Reproduce every line of text in the data below word for word, leaving out the pictures.

• [Information provided]:
*** Block opens ***
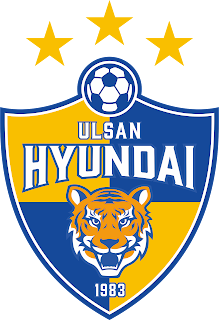 Ulsan Hyundai Football Club Logo Vector Format (CDR, EPS, AI, SVG, PNG)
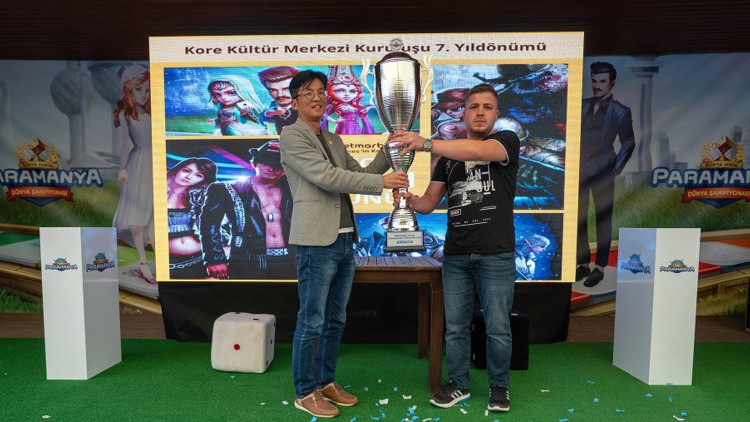 Kore yolcucu ilk Türk Paramanya oyuncusu belli oldu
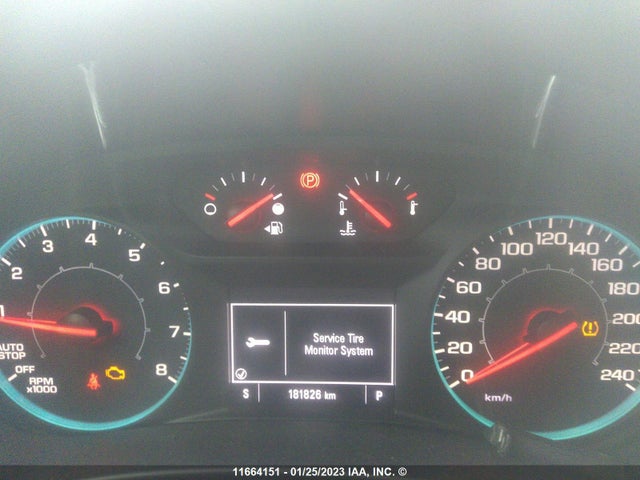 Chevrolet EQUINOX LS 2019 2GNAXHEV4K6117990 Image 7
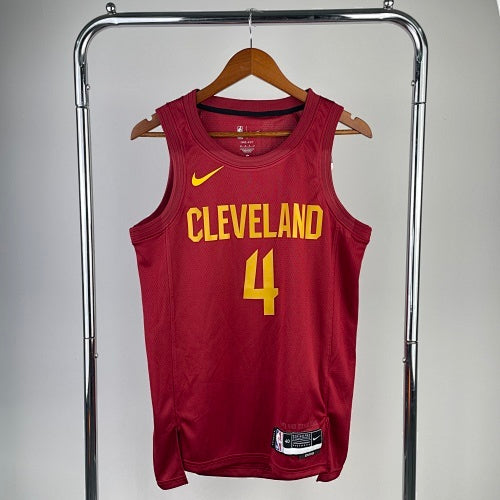 Cavaliers No. 4 Mobley on the road in the 23rd season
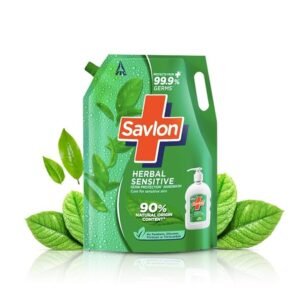Savlon Handwash Herbal Sensitive Promo Pack 175ml ×2 =350
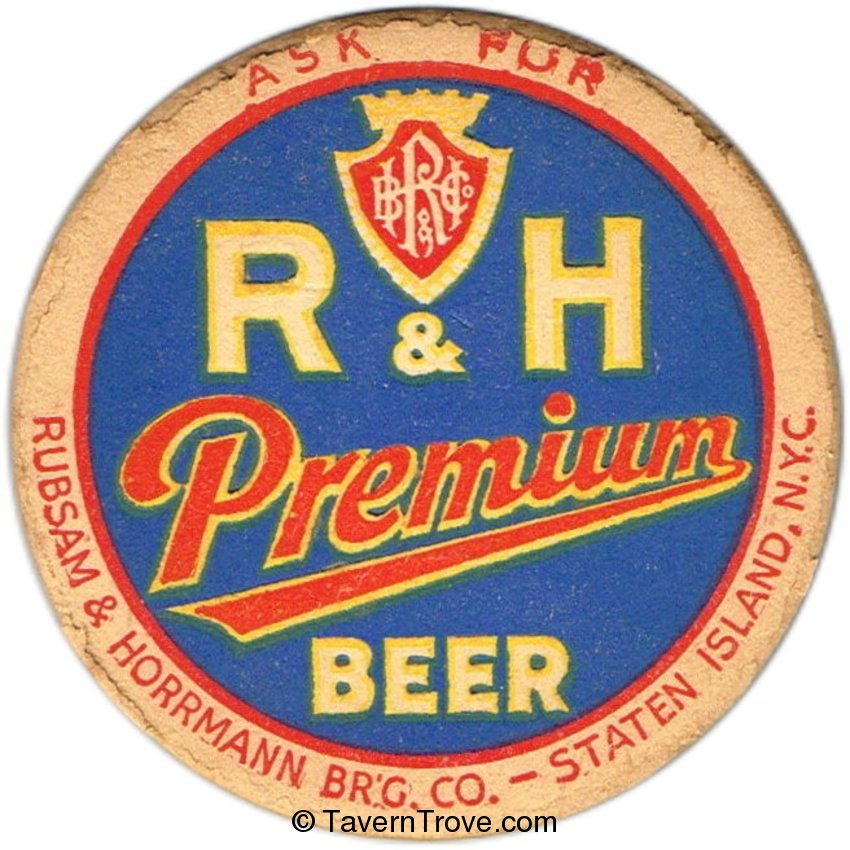 R&H Premium Beer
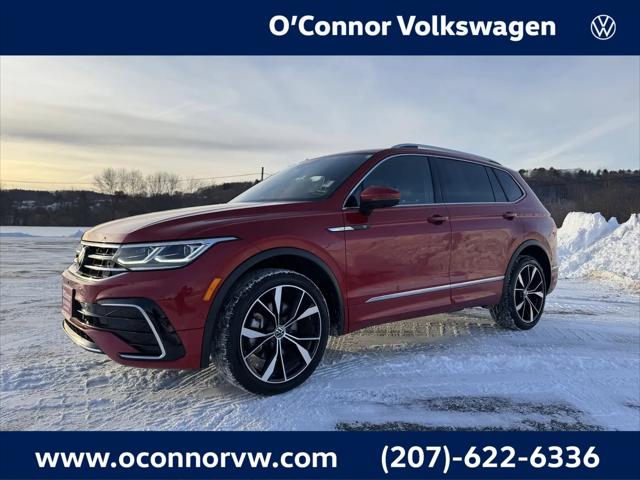 2024 Volkswagen Tiguan 2.0T SEL R-Line for sale in Augusta, ME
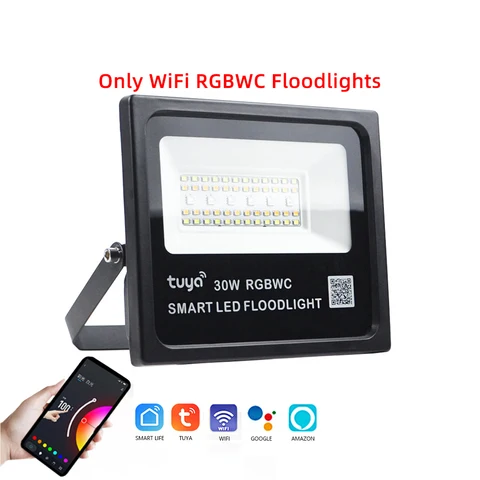 LED прожектор Lebeisenf RGBW 30Вт 220В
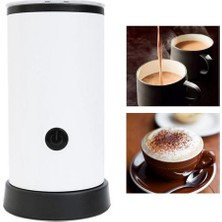 HTColtd Otomatik Süt Froother Kahve Foamer Konteyner Yumuşak Köpük Cappuccino Maker Elektrikli Kahve Frother Süt Foamer Makinesi Ab Tak | Sütlüler (Yurt Dışından)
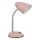 ITALUX - Bordslampa COSMIC 1xE27/40W/230V rosa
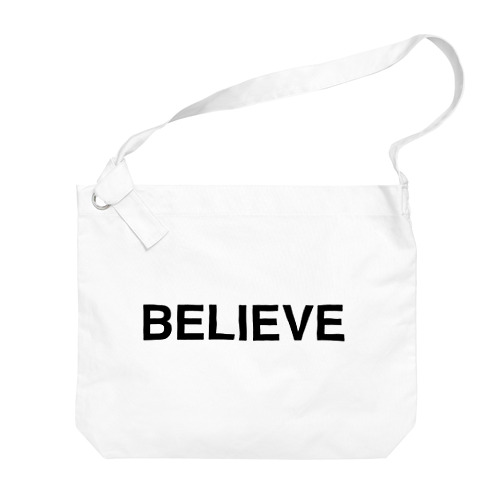 BELIEVE-ビリーブ- Big Shoulder Bag
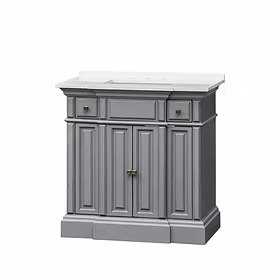 LK5236GRY NANTUCKET 36" GRAY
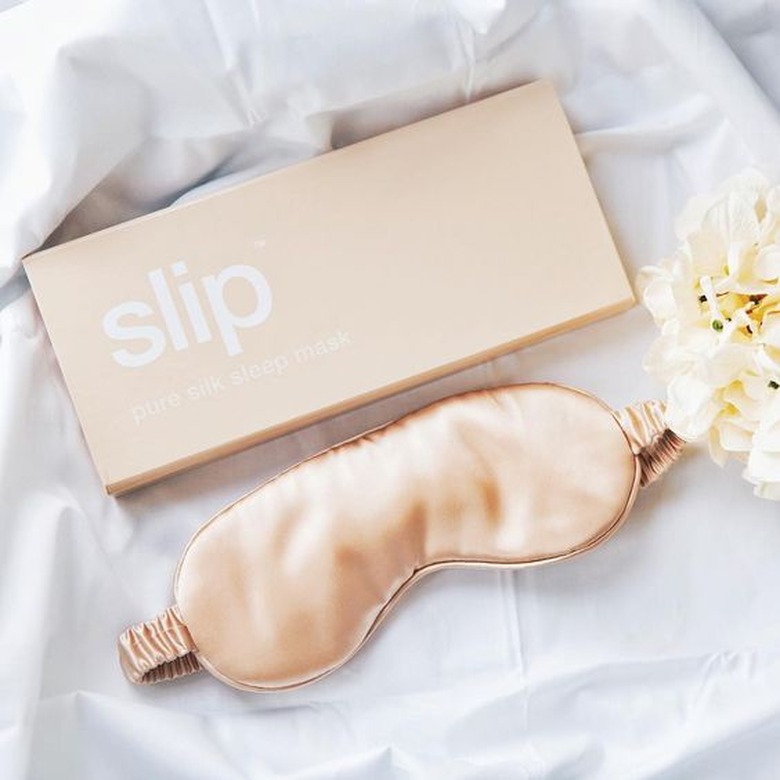 Slip silk sleep mask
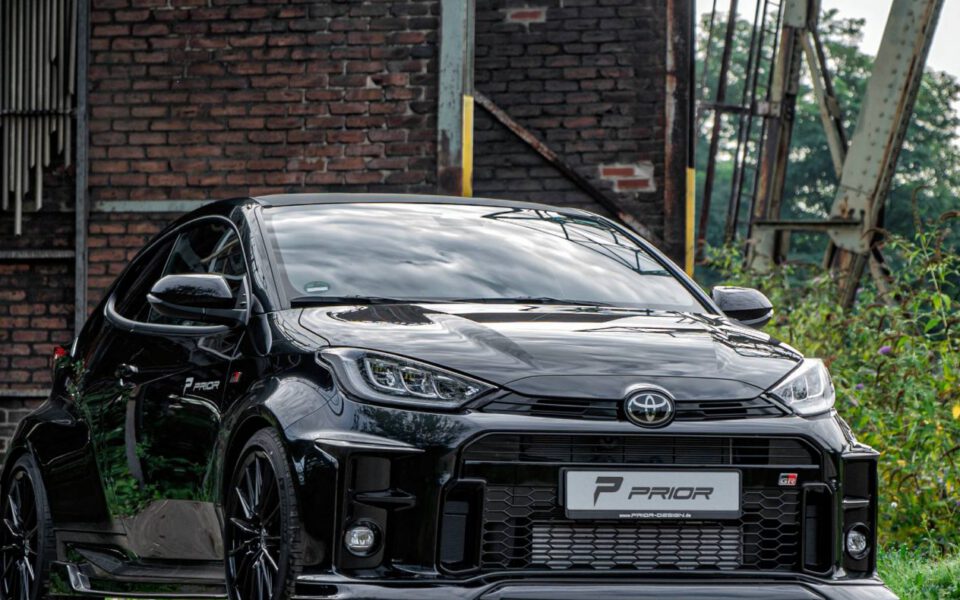 Toyota GR Yaris Tuning - PD Aerodynamik-Kit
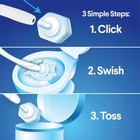 Clorox Toiletwand Disposable Toilet Cleaning Storage Caddy And 6 Refill Heads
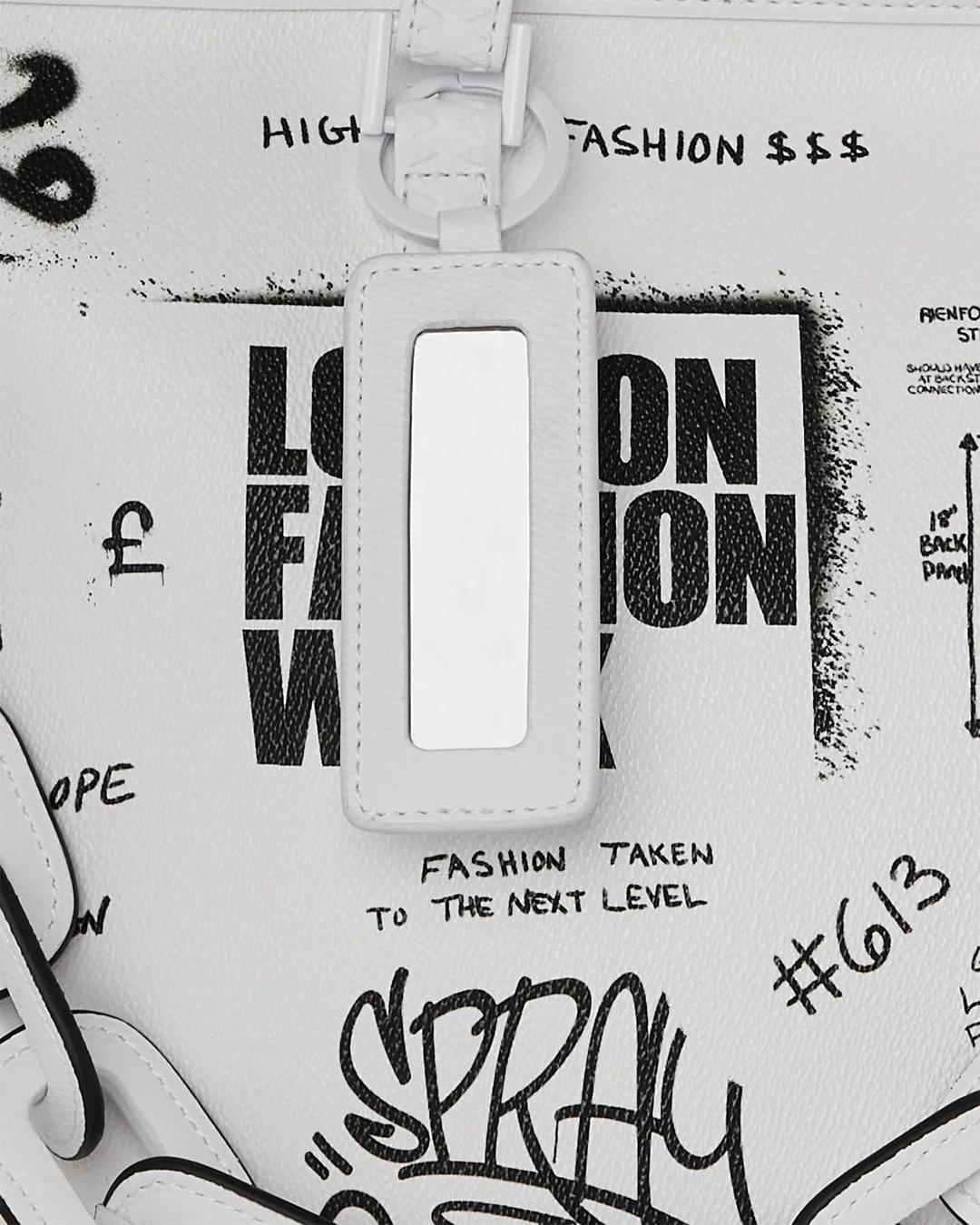 Sprayground Recommended | LONDON FASHION WEEK DESIGNER DREAMS TOTE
*** Block closes ***
• [Worked solution]:
 Ulsan Hyundai Football Club Logo Vector Format (CDR, EPS, AI, SVG, PNG)
 Kore yolcucu ilk Türk Paramanya oyuncusu belli oldu
 Chevrolet EQUINOX LS 2019 2GNAXHEV4K6117990 Image 7
 Cavaliers No. 4 Mobley on the road in the 23rd season
Savlon Handwash Herbal Sensitive Promo Pack 175ml ×2 =350
 R&H Premium Beer
 2024 Volkswagen Tiguan 2.0T SEL R-Line for sale in Augusta, ME
 LED прожектор Lebeisenf RGBW 30Вт 220В
 HTColtd Otomatik Süt Froother Kahve Foamer Konteyner Yumuşak Köpük Cappuccino Maker Elektrikli Kahve Frother Süt Foamer Makinesi Ab Tak | Sütlüler (Yurt Dışından)
 ITALUX - Bordslampa COSMIC 1xE27/40W/230V rosa
 BELIEVE-ビリーブ- Big Shoulder Bag
 LK5236GRY NANTUCKET 36" GRAY
 Slip silk sleep mask
 Toyota GR Yaris Tuning - PD Aerodynamik-Kit
 Clorox Toiletwand Disposable Toilet Cleaning Storage Caddy And 6 Refill Heads
 Sprayground Recommended | LONDON FASHION WEEK DESIGNER DREAMS TOTE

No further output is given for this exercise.